Gene-Centric Genomewide Association Study via Entropy

Genes are the functional units in most organisms. Compared to genetic variants located outside genes, genic variants are more likely to affect disease risk. The development of the human HapMap project provides an unprecedented opportunity for genetic association studies at the genomewide level for elucidating disease etiology. Currently, most association studies at the single-nucleotide polymorphism (SNP) or the haplotype level rely on the linkage information between SNP markers and disease variants, with which association findings are difficult to replicate. Moreover, variants in genes might not be sufficiently covered by currently available methods. In this article, we present a gene-centric approach via entropy statistics for a genomewide association study to identify disease genes. The new entropy-based approach considers genic variants within one gene simultaneously and is developed on the basis of a joint genotype distribution among genetic variants for an association test.

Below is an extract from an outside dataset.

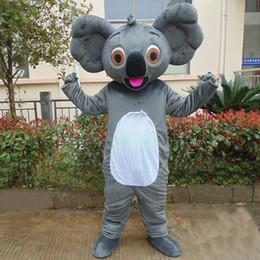 Wholesale Happy Bear Mascot - customized mascots Real Pictures funny Koala mascot costume adlut happy bear cartoon character mascots for sale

A grouping algorithm based on a penalized entropy measure is proposed to reduce the dimension of the test statistic. Type I error rates and power of the entropy test are evaluated through extensive simulation studies. The results indicate that the entropy test has stable power under different disease models with a reasonable sample size. Compared to single SNP-based analysis, the gene-centric approach has greater power, especially when there is more than one disease variant in a gene. As the genomewide genic SNPs become available, our entropy-based gene-centric approach would provide a robust and computationally efficient way for gene-based genomewide association study.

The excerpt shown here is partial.